Journal de fin de jeunesse

Sillons

Je les ai aperçu. Je les ai repérés. Mes sillons naso-géniens. Deux petites stries très fines, à peine perceptibles. Deux petits sillons à peine effleurés, comme des ruisseaux cachés. Comme des fissures dissimulés au creux de ma peau.
Il y a quelques années, seul le côté gauche de mon visage recélait cette brèche si fine et si délicate. Cette petite ridule qui marque le début du vieillissement cutané. Du vieillissement organique. Mais depuis quelques temps, un autre sillon, du côté opposé, a fait son apparition.

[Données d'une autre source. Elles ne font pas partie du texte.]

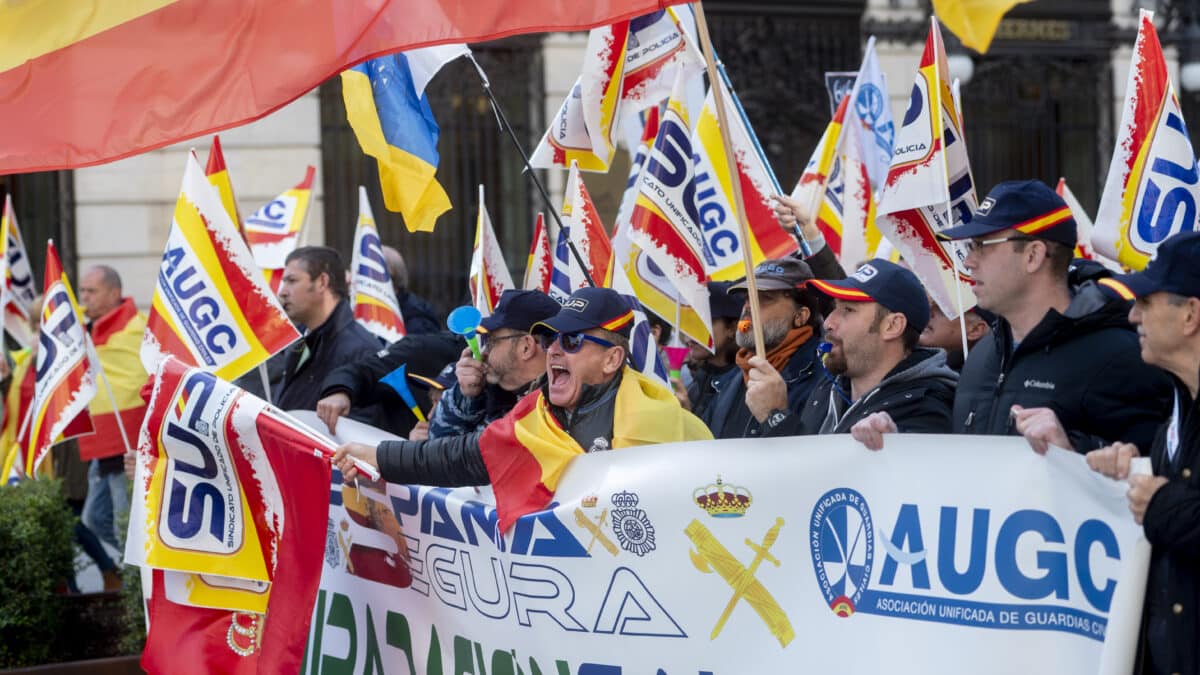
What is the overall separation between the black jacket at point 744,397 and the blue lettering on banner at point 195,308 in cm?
218

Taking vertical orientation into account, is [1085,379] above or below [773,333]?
above

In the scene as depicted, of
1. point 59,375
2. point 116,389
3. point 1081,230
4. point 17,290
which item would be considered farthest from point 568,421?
point 17,290

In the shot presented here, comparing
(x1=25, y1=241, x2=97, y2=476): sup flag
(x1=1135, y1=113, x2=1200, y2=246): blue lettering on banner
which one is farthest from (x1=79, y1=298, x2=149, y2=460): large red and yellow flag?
(x1=1135, y1=113, x2=1200, y2=246): blue lettering on banner

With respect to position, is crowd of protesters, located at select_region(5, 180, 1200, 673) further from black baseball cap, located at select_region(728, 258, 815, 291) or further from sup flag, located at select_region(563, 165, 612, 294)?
sup flag, located at select_region(563, 165, 612, 294)

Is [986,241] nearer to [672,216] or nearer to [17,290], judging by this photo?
[672,216]

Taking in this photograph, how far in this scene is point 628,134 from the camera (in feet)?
32.8

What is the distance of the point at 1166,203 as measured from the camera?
5.75m

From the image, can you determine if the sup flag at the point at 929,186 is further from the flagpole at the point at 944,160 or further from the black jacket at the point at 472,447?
the black jacket at the point at 472,447

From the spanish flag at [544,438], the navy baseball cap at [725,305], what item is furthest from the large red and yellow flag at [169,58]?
the navy baseball cap at [725,305]

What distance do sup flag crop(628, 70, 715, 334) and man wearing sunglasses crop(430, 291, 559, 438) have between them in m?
0.80

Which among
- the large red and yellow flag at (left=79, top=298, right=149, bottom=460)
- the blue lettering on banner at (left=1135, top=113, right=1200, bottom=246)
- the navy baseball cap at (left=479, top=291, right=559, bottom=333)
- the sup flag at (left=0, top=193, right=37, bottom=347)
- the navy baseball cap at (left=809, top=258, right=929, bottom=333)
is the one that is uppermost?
the blue lettering on banner at (left=1135, top=113, right=1200, bottom=246)

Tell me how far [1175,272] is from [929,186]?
2.30 meters

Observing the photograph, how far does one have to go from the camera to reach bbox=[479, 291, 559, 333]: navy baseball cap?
19.4 ft

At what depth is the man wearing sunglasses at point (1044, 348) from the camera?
4.33 metres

Les sillons naso-géniens, on les appelle les rides de l’amertume. Chez moi, elles ne sont qu’esquissés, ces gorges de l’amer. Mais je sais qu’avec le temps. Qu’avec mon temps qui avance, elles vont, se creuser. Je ne peux plus feindre l’enfance. La douceur sans strie d’un visage de petite fille… Je ne peux plus feindre l’extrême jeunesse. Bientôt, je ne pourrai plus. Mes fines lignes, que personne ne peux voir sauf moi, sont là pour me rappeler que je vieillis. C’est quand je souris ou quand j’ouvre grand la bouche pour simuler un cri que l’emplacement exacte de mes ridules se dessine. Puis, quand je fais rentrer mon visage dans l’ordre, ne restent que deux rainures, plus fines encore que la trace laissée par des larmes. Mais quand même, le pli est marqué. L’entaille est ouverte. Le pli est marqué et la peau, ça ne se repasse pas comme une chemise.

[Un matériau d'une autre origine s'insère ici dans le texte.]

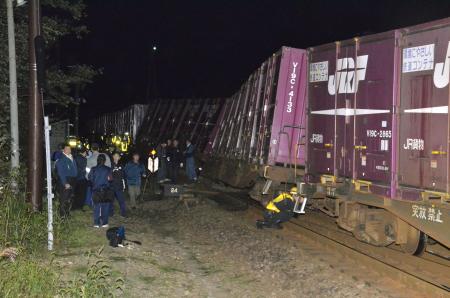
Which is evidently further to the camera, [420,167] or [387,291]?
[420,167]

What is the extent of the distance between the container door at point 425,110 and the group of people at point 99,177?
19.5ft

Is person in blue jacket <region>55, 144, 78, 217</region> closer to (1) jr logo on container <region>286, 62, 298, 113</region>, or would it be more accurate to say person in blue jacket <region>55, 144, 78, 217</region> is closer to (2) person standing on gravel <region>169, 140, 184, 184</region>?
(1) jr logo on container <region>286, 62, 298, 113</region>

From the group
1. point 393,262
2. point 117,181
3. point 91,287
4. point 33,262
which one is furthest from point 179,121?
point 91,287

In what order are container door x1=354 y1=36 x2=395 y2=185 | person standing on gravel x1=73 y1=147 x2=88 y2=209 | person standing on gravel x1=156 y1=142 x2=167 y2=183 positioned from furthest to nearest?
1. person standing on gravel x1=156 y1=142 x2=167 y2=183
2. person standing on gravel x1=73 y1=147 x2=88 y2=209
3. container door x1=354 y1=36 x2=395 y2=185

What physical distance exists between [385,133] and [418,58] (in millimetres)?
1224

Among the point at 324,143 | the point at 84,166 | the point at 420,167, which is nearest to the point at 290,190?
the point at 324,143

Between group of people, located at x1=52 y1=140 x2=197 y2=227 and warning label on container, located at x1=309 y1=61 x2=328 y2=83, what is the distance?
4566mm

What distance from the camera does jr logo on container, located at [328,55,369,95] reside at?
891 centimetres

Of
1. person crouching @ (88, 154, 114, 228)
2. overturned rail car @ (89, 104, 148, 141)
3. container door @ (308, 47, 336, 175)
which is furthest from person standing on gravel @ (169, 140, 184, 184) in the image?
overturned rail car @ (89, 104, 148, 141)

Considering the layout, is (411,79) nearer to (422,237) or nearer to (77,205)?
(422,237)

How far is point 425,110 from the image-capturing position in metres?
7.57

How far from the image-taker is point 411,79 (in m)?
7.82

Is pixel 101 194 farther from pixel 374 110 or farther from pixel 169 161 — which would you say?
pixel 169 161

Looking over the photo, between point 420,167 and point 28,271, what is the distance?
→ 209 inches
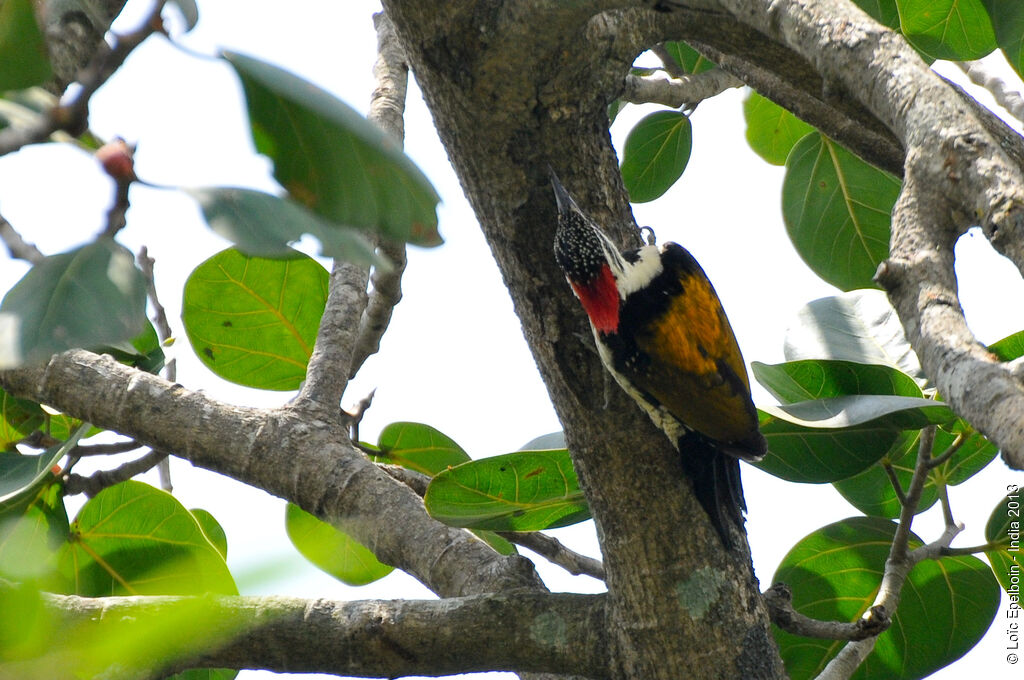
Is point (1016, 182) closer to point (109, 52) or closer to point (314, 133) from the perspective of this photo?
point (314, 133)

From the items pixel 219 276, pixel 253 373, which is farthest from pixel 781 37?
pixel 253 373

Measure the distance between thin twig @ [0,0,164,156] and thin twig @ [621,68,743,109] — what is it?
6.38ft

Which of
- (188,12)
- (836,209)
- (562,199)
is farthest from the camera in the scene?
(836,209)

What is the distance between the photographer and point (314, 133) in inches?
27.6

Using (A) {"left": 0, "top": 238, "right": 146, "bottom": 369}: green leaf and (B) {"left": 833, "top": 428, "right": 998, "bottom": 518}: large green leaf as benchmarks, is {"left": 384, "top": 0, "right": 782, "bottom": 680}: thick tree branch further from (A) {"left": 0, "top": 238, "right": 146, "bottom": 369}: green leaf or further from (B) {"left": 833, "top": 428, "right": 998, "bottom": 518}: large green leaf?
(A) {"left": 0, "top": 238, "right": 146, "bottom": 369}: green leaf

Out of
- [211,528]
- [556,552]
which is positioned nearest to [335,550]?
[211,528]

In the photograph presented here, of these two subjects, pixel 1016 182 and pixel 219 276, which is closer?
pixel 1016 182

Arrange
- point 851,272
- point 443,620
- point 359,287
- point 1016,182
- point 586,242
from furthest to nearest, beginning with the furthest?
point 851,272 < point 359,287 < point 586,242 < point 443,620 < point 1016,182

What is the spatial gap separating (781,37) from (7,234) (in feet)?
3.81

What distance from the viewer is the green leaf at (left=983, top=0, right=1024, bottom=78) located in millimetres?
2076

Alors ce soir, dans le métro, je regardais le sillon naso-génien de tous les passagers. Et tous, ils avaient l’air maussade. Il avaient l’air : amer.

Ce que je peux être fatiguée de faire semblant, au travail. Ce que je suis lassée de me sentir perpétuellement décalée, en quête d’ailleurs. Ce que je suis fatiguée, oui, que ma chef soit si lunatique. Si généreusement hystérique.
Ses sillons naso-géniens sont très marqués.